= Entries provided =
==============================

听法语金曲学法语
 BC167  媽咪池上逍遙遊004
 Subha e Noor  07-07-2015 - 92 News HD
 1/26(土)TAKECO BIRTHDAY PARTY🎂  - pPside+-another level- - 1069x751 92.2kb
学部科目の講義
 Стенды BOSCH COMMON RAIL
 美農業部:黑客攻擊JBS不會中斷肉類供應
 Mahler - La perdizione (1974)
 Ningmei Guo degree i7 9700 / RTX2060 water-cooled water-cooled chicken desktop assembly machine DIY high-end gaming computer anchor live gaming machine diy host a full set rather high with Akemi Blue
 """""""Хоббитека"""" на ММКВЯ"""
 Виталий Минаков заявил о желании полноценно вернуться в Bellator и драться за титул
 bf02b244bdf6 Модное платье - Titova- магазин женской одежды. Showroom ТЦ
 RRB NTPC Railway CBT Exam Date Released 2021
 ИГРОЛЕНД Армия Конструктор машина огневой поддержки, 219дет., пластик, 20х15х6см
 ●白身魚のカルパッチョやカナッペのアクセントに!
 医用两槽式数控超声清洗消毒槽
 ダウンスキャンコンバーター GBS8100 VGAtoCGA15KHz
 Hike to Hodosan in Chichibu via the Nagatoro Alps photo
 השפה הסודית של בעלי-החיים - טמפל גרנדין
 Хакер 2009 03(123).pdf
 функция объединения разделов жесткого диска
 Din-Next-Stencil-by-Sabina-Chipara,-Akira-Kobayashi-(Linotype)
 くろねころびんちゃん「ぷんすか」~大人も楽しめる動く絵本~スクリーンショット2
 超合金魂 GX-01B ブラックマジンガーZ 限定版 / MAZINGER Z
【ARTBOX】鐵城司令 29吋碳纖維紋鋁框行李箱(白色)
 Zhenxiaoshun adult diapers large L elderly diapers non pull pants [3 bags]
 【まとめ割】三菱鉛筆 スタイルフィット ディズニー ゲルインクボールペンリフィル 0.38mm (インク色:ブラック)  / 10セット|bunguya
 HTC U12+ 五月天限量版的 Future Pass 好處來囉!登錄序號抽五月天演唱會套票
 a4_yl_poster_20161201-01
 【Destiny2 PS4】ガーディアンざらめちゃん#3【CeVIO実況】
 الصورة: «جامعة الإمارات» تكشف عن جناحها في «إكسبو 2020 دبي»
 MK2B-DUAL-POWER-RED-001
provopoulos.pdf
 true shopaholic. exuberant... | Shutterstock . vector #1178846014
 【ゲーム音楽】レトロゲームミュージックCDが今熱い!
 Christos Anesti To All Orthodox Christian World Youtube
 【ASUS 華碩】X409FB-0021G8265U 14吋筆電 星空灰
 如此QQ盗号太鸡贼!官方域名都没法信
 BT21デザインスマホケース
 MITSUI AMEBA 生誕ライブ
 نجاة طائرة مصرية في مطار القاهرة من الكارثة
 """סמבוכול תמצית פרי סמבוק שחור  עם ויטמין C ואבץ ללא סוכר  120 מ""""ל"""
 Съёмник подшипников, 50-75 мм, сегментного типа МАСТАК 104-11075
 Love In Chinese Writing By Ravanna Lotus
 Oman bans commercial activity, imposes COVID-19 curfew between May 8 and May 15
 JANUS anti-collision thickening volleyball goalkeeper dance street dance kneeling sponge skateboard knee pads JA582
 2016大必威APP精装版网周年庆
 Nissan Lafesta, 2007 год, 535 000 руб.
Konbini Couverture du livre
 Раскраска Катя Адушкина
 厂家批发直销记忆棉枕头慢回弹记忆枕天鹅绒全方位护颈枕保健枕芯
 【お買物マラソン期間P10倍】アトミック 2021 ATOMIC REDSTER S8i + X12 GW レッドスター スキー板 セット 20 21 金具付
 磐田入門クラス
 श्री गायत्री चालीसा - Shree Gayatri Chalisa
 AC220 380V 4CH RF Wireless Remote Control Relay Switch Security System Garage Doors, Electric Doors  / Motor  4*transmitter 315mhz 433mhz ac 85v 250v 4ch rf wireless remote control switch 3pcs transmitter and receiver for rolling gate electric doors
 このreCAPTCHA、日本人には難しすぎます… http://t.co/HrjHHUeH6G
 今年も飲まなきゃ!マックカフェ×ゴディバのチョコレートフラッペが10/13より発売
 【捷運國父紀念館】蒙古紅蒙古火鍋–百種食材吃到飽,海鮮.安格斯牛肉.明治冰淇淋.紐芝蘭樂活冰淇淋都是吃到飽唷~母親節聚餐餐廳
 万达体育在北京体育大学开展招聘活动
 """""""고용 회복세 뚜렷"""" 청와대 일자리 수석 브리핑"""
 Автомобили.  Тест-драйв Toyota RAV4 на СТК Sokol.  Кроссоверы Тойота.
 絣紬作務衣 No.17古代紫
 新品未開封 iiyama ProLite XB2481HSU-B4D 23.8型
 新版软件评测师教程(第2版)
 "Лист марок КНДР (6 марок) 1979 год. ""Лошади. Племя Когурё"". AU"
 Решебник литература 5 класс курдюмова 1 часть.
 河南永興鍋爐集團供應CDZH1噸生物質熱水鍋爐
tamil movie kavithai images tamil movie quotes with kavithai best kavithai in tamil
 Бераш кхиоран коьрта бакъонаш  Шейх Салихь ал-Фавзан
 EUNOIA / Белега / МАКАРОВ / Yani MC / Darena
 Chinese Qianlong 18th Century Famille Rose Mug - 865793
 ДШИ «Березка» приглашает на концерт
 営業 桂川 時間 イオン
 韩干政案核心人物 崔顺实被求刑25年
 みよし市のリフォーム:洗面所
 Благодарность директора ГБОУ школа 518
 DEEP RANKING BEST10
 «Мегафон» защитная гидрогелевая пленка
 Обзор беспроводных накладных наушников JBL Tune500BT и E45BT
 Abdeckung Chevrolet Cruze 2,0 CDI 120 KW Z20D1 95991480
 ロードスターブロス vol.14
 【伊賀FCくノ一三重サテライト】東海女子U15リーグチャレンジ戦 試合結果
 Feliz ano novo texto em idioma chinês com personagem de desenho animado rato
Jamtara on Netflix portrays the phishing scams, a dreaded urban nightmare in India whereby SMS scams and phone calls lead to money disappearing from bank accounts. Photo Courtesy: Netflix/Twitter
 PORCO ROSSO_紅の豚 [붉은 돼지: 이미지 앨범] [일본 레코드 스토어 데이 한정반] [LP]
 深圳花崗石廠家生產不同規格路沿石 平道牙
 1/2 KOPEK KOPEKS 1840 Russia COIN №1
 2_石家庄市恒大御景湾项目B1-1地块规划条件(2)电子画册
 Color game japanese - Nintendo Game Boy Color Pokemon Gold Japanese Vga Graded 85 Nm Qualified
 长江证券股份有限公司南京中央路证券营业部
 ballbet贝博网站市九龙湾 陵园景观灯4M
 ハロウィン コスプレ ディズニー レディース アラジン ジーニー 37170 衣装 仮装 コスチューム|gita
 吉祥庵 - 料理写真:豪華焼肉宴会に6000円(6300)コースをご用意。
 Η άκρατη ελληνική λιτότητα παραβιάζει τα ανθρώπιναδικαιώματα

==============================

= Your instructions =
The answer should be the full set of records, reproduced exactly.

= Result of this task =
听法语金曲学法语
 BC167  媽咪池上逍遙遊004
 Subha e Noor  07-07-2015 - 92 News HD
 1/26(土)TAKECO BIRTHDAY PARTY🎂  - pPside+-another level- - 1069x751 92.2kb
学部科目の講義
 Стенды BOSCH COMMON RAIL
 美農業部:黑客攻擊JBS不會中斷肉類供應
 Mahler - La perdizione (1974)
 Ningmei Guo degree i7 9700 / RTX2060 water-cooled water-cooled chicken desktop assembly machine DIY high-end gaming computer anchor live gaming machine diy host a full set rather high with Akemi Blue
 """""""Хоббитека"""" на ММКВЯ"""
 Виталий Минаков заявил о желании полноценно вернуться в Bellator и драться за титул
 bf02b244bdf6 Модное платье - Titova- магазин женской одежды. Showroom ТЦ
 RRB NTPC Railway CBT Exam Date Released 2021
 ИГРОЛЕНД Армия Конструктор машина огневой поддержки, 219дет., пластик, 20х15х6см
 ●白身魚のカルパッチョやカナッペのアクセントに!
 医用两槽式数控超声清洗消毒槽
 ダウンスキャンコンバーター GBS8100 VGAtoCGA15KHz
 Hike to Hodosan in Chichibu via the Nagatoro Alps photo
 השפה הסודית של בעלי-החיים - טמפל גרנדין
 Хакер 2009 03(123).pdf
 функция объединения разделов жесткого диска
 Din-Next-Stencil-by-Sabina-Chipara,-Akira-Kobayashi-(Linotype)
 くろねころびんちゃん「ぷんすか」~大人も楽しめる動く絵本~スクリーンショット2
 超合金魂 GX-01B ブラックマジンガーZ 限定版 / MAZINGER Z
【ARTBOX】鐵城司令 29吋碳纖維紋鋁框行李箱(白色)
 Zhenxiaoshun adult diapers large L elderly diapers non pull pants [3 bags]
 【まとめ割】三菱鉛筆 スタイルフィット ディズニー ゲルインクボールペンリフィル 0.38mm (インク色:ブラック)  / 10セット|bunguya
 HTC U12+ 五月天限量版的 Future Pass 好處來囉!登錄序號抽五月天演唱會套票
 a4_yl_poster_20161201-01
 【Destiny2 PS4】ガーディアンざらめちゃん#3【CeVIO実況】
 الصورة: «جامعة الإمارات» تكشف عن جناحها في «إكسبو 2020 دبي»
 MK2B-DUAL-POWER-RED-001
provopoulos.pdf
 true shopaholic. exuberant... | Shutterstock . vector #1178846014
 【ゲーム音楽】レトロゲームミュージックCDが今熱い!
 Christos Anesti To All Orthodox Christian World Youtube
 【ASUS 華碩】X409FB-0021G8265U 14吋筆電 星空灰
 如此QQ盗号太鸡贼!官方域名都没法信
 BT21デザインスマホケース
 MITSUI AMEBA 生誕ライブ
 نجاة طائرة مصرية في مطار القاهرة من الكارثة
 """סמבוכול תמצית פרי סמבוק שחור  עם ויטמין C ואבץ ללא סוכר  120 מ""""ל"""
 Съёмник подшипников, 50-75 мм, сегментного типа МАСТАК 104-11075
 Love In Chinese Writing By Ravanna Lotus
 Oman bans commercial activity, imposes COVID-19 curfew between May 8 and May 15
 JANUS anti-collision thickening volleyball goalkeeper dance street dance kneeling sponge skateboard knee pads JA582
 2016大必威APP精装版网周年庆
 Nissan Lafesta, 2007 год, 535 000 руб.
Konbini Couverture du livre
 Раскраска Катя Адушкина
 厂家批发直销记忆棉枕头慢回弹记忆枕天鹅绒全方位护颈枕保健枕芯
 【お買物マラソン期間P10倍】アトミック 2021 ATOMIC REDSTER S8i + X12 GW レッドスター スキー板 セット 20 21 金具付
 磐田入門クラス
 श्री गायत्री चालीसा - Shree Gayatri Chalisa
 AC220 380V 4CH RF Wireless Remote Control Relay Switch Security System Garage Doors, Electric Doors  / Motor  4*transmitter 315mhz 433mhz ac 85v 250v 4ch rf wireless remote control switch 3pcs transmitter and receiver for rolling gate electric doors
 このreCAPTCHA、日本人には難しすぎます… http://t.co/HrjHHUeH6G
 今年も飲まなきゃ!マックカフェ×ゴディバのチョコレートフラッペが10/13より発売
 【捷運國父紀念館】蒙古紅蒙古火鍋–百種食材吃到飽,海鮮.安格斯牛肉.明治冰淇淋.紐芝蘭樂活冰淇淋都是吃到飽唷~母親節聚餐餐廳
 万达体育在北京体育大学开展招聘活动
 """""""고용 회복세 뚜렷"""" 청와대 일자리 수석 브리핑"""
 Автомобили.  Тест-драйв Toyota RAV4 на СТК Sokol.  Кроссоверы Тойота.
 絣紬作務衣 No.17古代紫
 新品未開封 iiyama ProLite XB2481HSU-B4D 23.8型
 新版软件评测师教程(第2版)
 "Лист марок КНДР (6 марок) 1979 год. ""Лошади. Племя Когурё"". AU"
 Решебник литература 5 класс курдюмова 1 часть.
 河南永興鍋爐集團供應CDZH1噸生物質熱水鍋爐
tamil movie kavithai images tamil movie quotes with kavithai best kavithai in tamil
 Бераш кхиоран коьрта бакъонаш  Шейх Салихь ал-Фавзан
 EUNOIA / Белега / МАКАРОВ / Yani MC / Darena
 Chinese Qianlong 18th Century Famille Rose Mug - 865793
 ДШИ «Березка» приглашает на концерт
 営業 桂川 時間 イオン
 韩干政案核心人物 崔顺实被求刑25年
 みよし市のリフォーム:洗面所
 Благодарность директора ГБОУ школа 518
 DEEP RANKING BEST10
 «Мегафон» защитная гидрогелевая пленка
 Обзор беспроводных накладных наушников JBL Tune500BT и E45BT
 Abdeckung Chevrolet Cruze 2,0 CDI 120 KW Z20D1 95991480
 ロードスターブロス vol.14
 【伊賀FCくノ一三重サテライト】東海女子U15リーグチャレンジ戦 試合結果
 Feliz ano novo texto em idioma chinês com personagem de desenho animado rato
Jamtara on Netflix portrays the phishing scams, a dreaded urban nightmare in India whereby SMS scams and phone calls lead to money disappearing from bank accounts. Photo Courtesy: Netflix/Twitter
 PORCO ROSSO_紅の豚 [붉은 돼지: 이미지 앨범] [일본 레코드 스토어 데이 한정반] [LP]
 深圳花崗石廠家生產不同規格路沿石 平道牙
 1/2 KOPEK KOPEKS 1840 Russia COIN №1
 2_石家庄市恒大御景湾项目B1-1地块规划条件(2)电子画册
 Color game japanese - Nintendo Game Boy Color Pokemon Gold Japanese Vga Graded 85 Nm Qualified
 长江证券股份有限公司南京中央路证券营业部
 ballbet贝博网站市九龙湾 陵园景观灯4M
 ハロウィン コスプレ ディズニー レディース アラジン ジーニー 37170 衣装 仮装 コスチューム|gita
 吉祥庵 - 料理写真:豪華焼肉宴会に6000円(6300)コースをご用意。
 Η άκρατη ελληνική λιτότητα παραβιάζει τα ανθρώπιναδικαιώματα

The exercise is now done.